Yıllardır üniversitede Nüfus, Etnisite ve İskan Sosyolojisi derslerinde yürütücülük yaparım. Bu alanda çalışan/çalışmak isteyen lisansüstü öğrencilerle birlikte modem dünyanın kıyıp geçtiği dillerin, kültürlerin ve kimliklerin öykülerini araştırırız. Modern(leştirilen) coğrafyanın hemen her yerinde milyonlarca insanın kimliklerinden dolayı ölüme ve sürgüne gönderilmelerine yol açan politikaları ve arkaplanını anlamaya çalışırız. Arşivler, anlatılar, belgeler, gazete haberleri, demeçler vb. her şey bu yüzden derslerimizin çok önemli materyalleri olarak ilgimizi çekmiştir. Söylemeye gerek yok ki içinde yaşadığımız siyasal-toplumsal coğrafyada, bu alanda çalışmak oldukça meşakkatli bir iştir. Hasan Saltık bu meşakkatli alanı o kadar etkili, güçlü, objektif bir biçimde görünür hale getirdi ki oluşturduğu arşiv, binlerce sayfa kitap, makale ve belgenin yerine geçecek bir işlev gördü. Kitlesel kıyımlar ve sürgün hallerinin başlıca nedeni olan dil ve kültürleri, müzik üzerinden görünür alana taşıdı. Yıllardır derslerimizde yapmaya çalıştığımız işin sesi-nefesi oldu. Sadece Türkiye değil, dünya da bu coğrafyanın dillerini-kültürlerini, Hasan Saltık’ın müstesna çalışmalarıyla tanıdı. Kendisi, bu nedenle ve haklı olarak Müzik Antropoloğu olarak nitelendi. Onun yaptığı Antropoloji, klasik sosyal bilimlerin parçası olan Emolojinin bile köklü bir deşifrasyonuna kapı açtı.
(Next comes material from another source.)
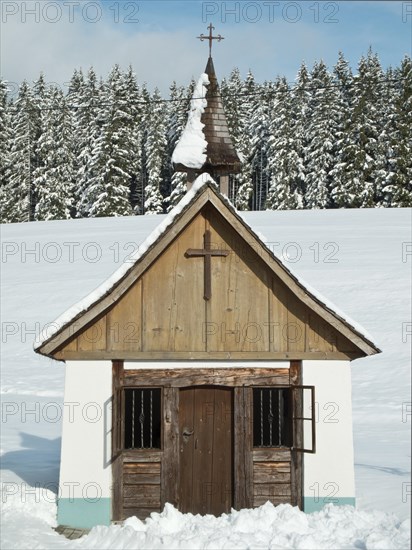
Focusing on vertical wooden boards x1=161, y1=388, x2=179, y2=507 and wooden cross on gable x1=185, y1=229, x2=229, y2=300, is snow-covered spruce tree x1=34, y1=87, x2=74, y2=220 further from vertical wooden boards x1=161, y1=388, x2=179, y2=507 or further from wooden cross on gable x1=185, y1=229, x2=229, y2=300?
vertical wooden boards x1=161, y1=388, x2=179, y2=507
Bugün artık Türkiye’nin kültürel coğrafyasını oluşturan hemen tüm kimliklerin, kültürlerin, dillerin öyküsünü Kalan Müzik arşivindeki çalışmalardan; bu çalışmalara ses veren ilgili kültür ve kimliklerin mensubu kıymetli sanatçıların seslerinden, sözlerinden, ezgilerinden biliyoruz. O ezgilerde ahenkle dile gelen her bir sözü, sesi, tınıyı dikkatle dinleyin, sizi, bu kültürlere nasıl kıyıldığının öyküsüne götürür. İçiniz sızlar adeta. Bu anlamda Kalan Müzik arşivi geriye dönüp bu kültür ve kimliklerin uğradığı kıyım süreçlerini sorgulamaya bir davettir aynı zamanda ve etkisi olağanüstü önemdedir.
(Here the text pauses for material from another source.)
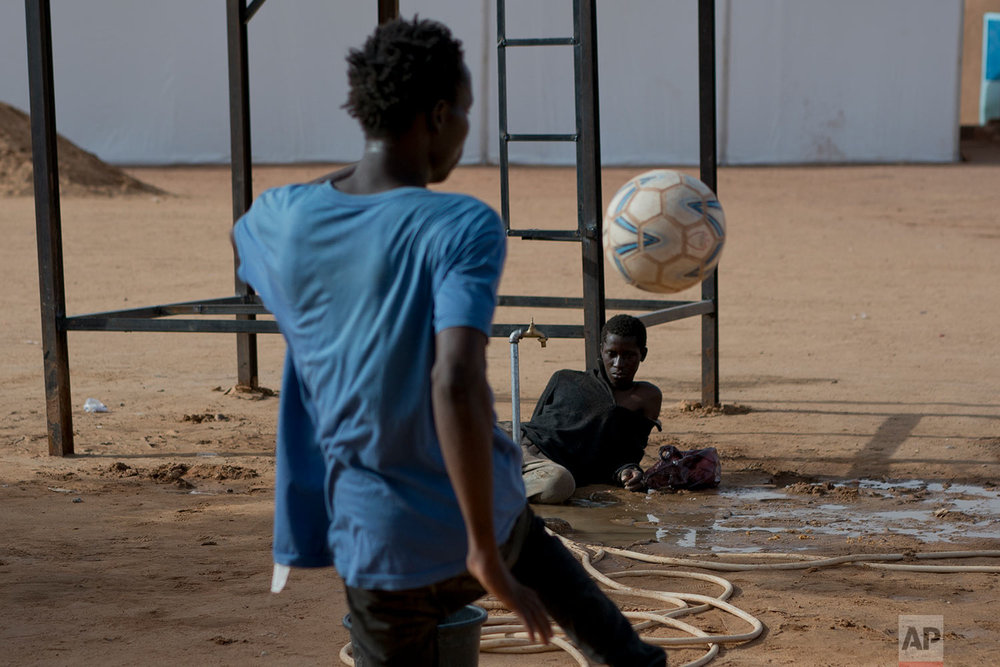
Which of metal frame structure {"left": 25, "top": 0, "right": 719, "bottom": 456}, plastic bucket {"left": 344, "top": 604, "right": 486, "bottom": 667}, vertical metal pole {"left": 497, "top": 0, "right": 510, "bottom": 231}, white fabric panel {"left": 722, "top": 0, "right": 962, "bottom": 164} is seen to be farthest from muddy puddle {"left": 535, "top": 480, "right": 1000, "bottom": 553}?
white fabric panel {"left": 722, "top": 0, "right": 962, "bottom": 164}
Hasan Saltık’ın, parçası olduğu Dersim coğrafyasına ilişkin işleri ise ayrı bir değerlendirmeyi hak ediyor. Kişisel çabalarıyla oluşturduğu Dersim Arşivi, ben dahil, Dersim’e ilişkin çalışma yapan bütün kişi ve kurumlara ciddi katkılar sunmuştur. Bu yüzden Dersim hakkında kitaplar, makaleler, film ve belgeseller ve daha pek çok çalışmanın en önemli ortak özelliği Kalan Müzik ve Hasan Saltık’a referans vermiş olmalarıdır.

Hasan Saltık’la sohbetlerimizin baskın konularından birisi Dersim Kışlası olmuştu. Çocukluğu orada geçmişti. Bu yüzden bir hafıza mekanı olarak kışlaya dair her çalışmaya, her türlü desteği vereceğini defalarca ifade etmişti. Sonradan sistemin engellerine takılsa da, benim de dahil olduğum bir akademik kurulun, kışlanın bir toplumsal tarih müzesi olarak inşası çalışmasında bu motivasyonun etkisi çok büyüktü. Ne yazık ki tamamlanamadı.

Hasan Saltık gerçekten büyük bir kayıp. Geriye devasa bir birikim ve bu birikimi işleyerek olanlara bir davet bıraktı. Onun ince başarısına ulaşmak çok zor elbette ama bu davete uymak, bu coğrafyanın tarihine karşı bir sorumluluktur.